All of the material below is to be returned exactly.

═══

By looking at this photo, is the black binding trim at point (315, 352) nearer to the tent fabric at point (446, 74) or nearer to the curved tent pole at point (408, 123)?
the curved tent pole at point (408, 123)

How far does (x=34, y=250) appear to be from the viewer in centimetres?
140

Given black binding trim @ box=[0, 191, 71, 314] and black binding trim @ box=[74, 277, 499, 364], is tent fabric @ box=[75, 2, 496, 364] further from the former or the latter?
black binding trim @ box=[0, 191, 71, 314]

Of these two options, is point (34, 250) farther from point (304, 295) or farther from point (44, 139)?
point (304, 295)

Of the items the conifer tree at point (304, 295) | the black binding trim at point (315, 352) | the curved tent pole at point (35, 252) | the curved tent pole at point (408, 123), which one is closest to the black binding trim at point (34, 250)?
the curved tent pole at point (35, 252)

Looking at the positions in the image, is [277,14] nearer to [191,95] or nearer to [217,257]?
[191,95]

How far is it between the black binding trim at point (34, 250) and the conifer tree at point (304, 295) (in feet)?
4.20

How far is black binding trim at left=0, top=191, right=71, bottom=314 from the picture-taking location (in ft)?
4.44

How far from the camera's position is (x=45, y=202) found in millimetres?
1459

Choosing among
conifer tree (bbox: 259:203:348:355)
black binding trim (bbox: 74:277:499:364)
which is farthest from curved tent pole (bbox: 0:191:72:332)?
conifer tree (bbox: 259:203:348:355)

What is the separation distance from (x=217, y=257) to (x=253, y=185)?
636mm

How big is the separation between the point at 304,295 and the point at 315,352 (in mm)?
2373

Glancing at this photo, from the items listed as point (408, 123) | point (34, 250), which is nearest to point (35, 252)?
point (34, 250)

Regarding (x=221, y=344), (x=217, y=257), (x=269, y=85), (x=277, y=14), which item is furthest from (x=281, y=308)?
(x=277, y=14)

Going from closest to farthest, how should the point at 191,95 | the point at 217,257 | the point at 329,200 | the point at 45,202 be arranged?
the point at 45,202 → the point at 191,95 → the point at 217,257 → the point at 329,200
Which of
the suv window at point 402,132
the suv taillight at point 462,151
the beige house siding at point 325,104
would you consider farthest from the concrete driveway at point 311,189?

═══

RESULT OF THE TASK:
By looking at this photo, is the black binding trim at point (315, 352) nearer to the tent fabric at point (446, 74) or nearer to the curved tent pole at point (408, 123)?
the curved tent pole at point (408, 123)

How far does (x=34, y=250) appear to be from the viewer in centimetres?
140

Given black binding trim @ box=[0, 191, 71, 314] and black binding trim @ box=[74, 277, 499, 364], is tent fabric @ box=[75, 2, 496, 364] further from the former or the latter?
black binding trim @ box=[0, 191, 71, 314]

Of these two options, is point (34, 250) farther from point (304, 295) or farther from point (44, 139)?
point (304, 295)

Of the items the conifer tree at point (304, 295) | the black binding trim at point (315, 352) | the curved tent pole at point (35, 252) | the curved tent pole at point (408, 123), which one is closest to the black binding trim at point (34, 250)?
the curved tent pole at point (35, 252)

Looking at the positions in the image, is [277,14] nearer to [191,95] or nearer to [217,257]?
[191,95]

How far is it between the black binding trim at point (34, 250) and the conifer tree at point (304, 295) (in feet)?
4.20

How far is black binding trim at left=0, top=191, right=71, bottom=314 from the picture-taking location (in ft)?
4.44

How far from the camera's position is (x=45, y=202) found in millimetres?
1459

Choosing among
conifer tree (bbox: 259:203:348:355)
black binding trim (bbox: 74:277:499:364)
which is farthest from curved tent pole (bbox: 0:191:72:332)?
conifer tree (bbox: 259:203:348:355)

What is the separation distance from (x=217, y=257) to (x=253, y=185)?
636mm

How big is the separation between the point at 304,295 and the point at 315,352 (in mm)?
2373

Glancing at this photo, from the items listed as point (408, 123) | point (34, 250), which is nearest to point (35, 252)?
point (34, 250)

Regarding (x=221, y=344), (x=217, y=257), (x=269, y=85), (x=277, y=14), which item is furthest from (x=281, y=308)?
(x=277, y=14)

Going from closest to farthest, how should the point at 191,95 | the point at 217,257 | the point at 329,200 | the point at 45,202 be arranged?
the point at 45,202 → the point at 191,95 → the point at 217,257 → the point at 329,200
Which of
the suv window at point 402,132
the suv taillight at point 462,151
the beige house siding at point 325,104
would you consider farthest from the concrete driveway at point 311,189?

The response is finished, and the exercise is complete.